Commentary

Just An Online Minute... The Suit That Might KO Online Privacy

Some civil rights advocates are worried that a pending copyright lawsuit brought by major entertainment studios against operators of the peer-to-peer site www.torrentspy.com could eviscerate online privacy.

The Electronic Frontier Foundation has now stepped into the case, arguing that if the studios get their way, people will no longer be able to browse the Web in relative anonymity.

In the lawsuit, companies including Columbia, Paramount, Twentieth Century Fox, Universal and Warner Bros., accuse the site's operators of inducing users to download pirated movies and TV shows. Last month, a federal magistrate ordered the site to turn over server log data that presumably reveal the IP addresses of visitors.

The site operators say they don't specifically amass or retain such information, other than to the extent it's temporarily available in the company computers' RAM. That detail has led to a legal fight over whether material in RAM is "stored" -- a prerequisite to obtaining the data in a civil lawsuit, according to the EFF.

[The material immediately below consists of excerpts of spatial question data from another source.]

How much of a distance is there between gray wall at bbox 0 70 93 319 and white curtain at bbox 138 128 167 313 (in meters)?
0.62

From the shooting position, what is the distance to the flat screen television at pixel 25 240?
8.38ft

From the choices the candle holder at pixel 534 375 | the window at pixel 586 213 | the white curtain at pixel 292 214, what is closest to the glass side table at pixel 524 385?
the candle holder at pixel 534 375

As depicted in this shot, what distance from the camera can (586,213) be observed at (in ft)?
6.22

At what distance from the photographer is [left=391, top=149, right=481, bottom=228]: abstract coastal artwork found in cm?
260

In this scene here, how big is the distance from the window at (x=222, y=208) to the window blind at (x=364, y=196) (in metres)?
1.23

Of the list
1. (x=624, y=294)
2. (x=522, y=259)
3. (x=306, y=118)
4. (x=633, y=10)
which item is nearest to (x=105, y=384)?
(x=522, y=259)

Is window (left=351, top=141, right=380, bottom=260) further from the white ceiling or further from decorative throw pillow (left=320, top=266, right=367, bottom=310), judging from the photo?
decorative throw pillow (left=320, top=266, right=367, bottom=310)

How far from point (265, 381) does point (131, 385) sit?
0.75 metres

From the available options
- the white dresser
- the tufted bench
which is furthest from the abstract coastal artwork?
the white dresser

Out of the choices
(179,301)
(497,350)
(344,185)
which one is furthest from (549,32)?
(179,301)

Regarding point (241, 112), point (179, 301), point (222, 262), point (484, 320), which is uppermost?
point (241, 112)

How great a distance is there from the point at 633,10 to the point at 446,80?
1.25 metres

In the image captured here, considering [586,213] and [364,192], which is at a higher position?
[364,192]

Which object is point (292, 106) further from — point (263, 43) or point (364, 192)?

While the battle might turn on a technicality, EFF says the stakes couldn't be higher. In court papers filed late last week, the EFF argues that long-established First Amendment safeguards that guarantee people the right to speak anonymously "mean little in the online world if a discovery rule can make it impossible for services to implement privacy practices that support online anonymity."

Many search engines and Web companies collect and store users' IP addresses as a matter of course, but when companies have chosen not to do so, courts shouldn't cavalierly direct them to find ways to gather the information so it can be revealed.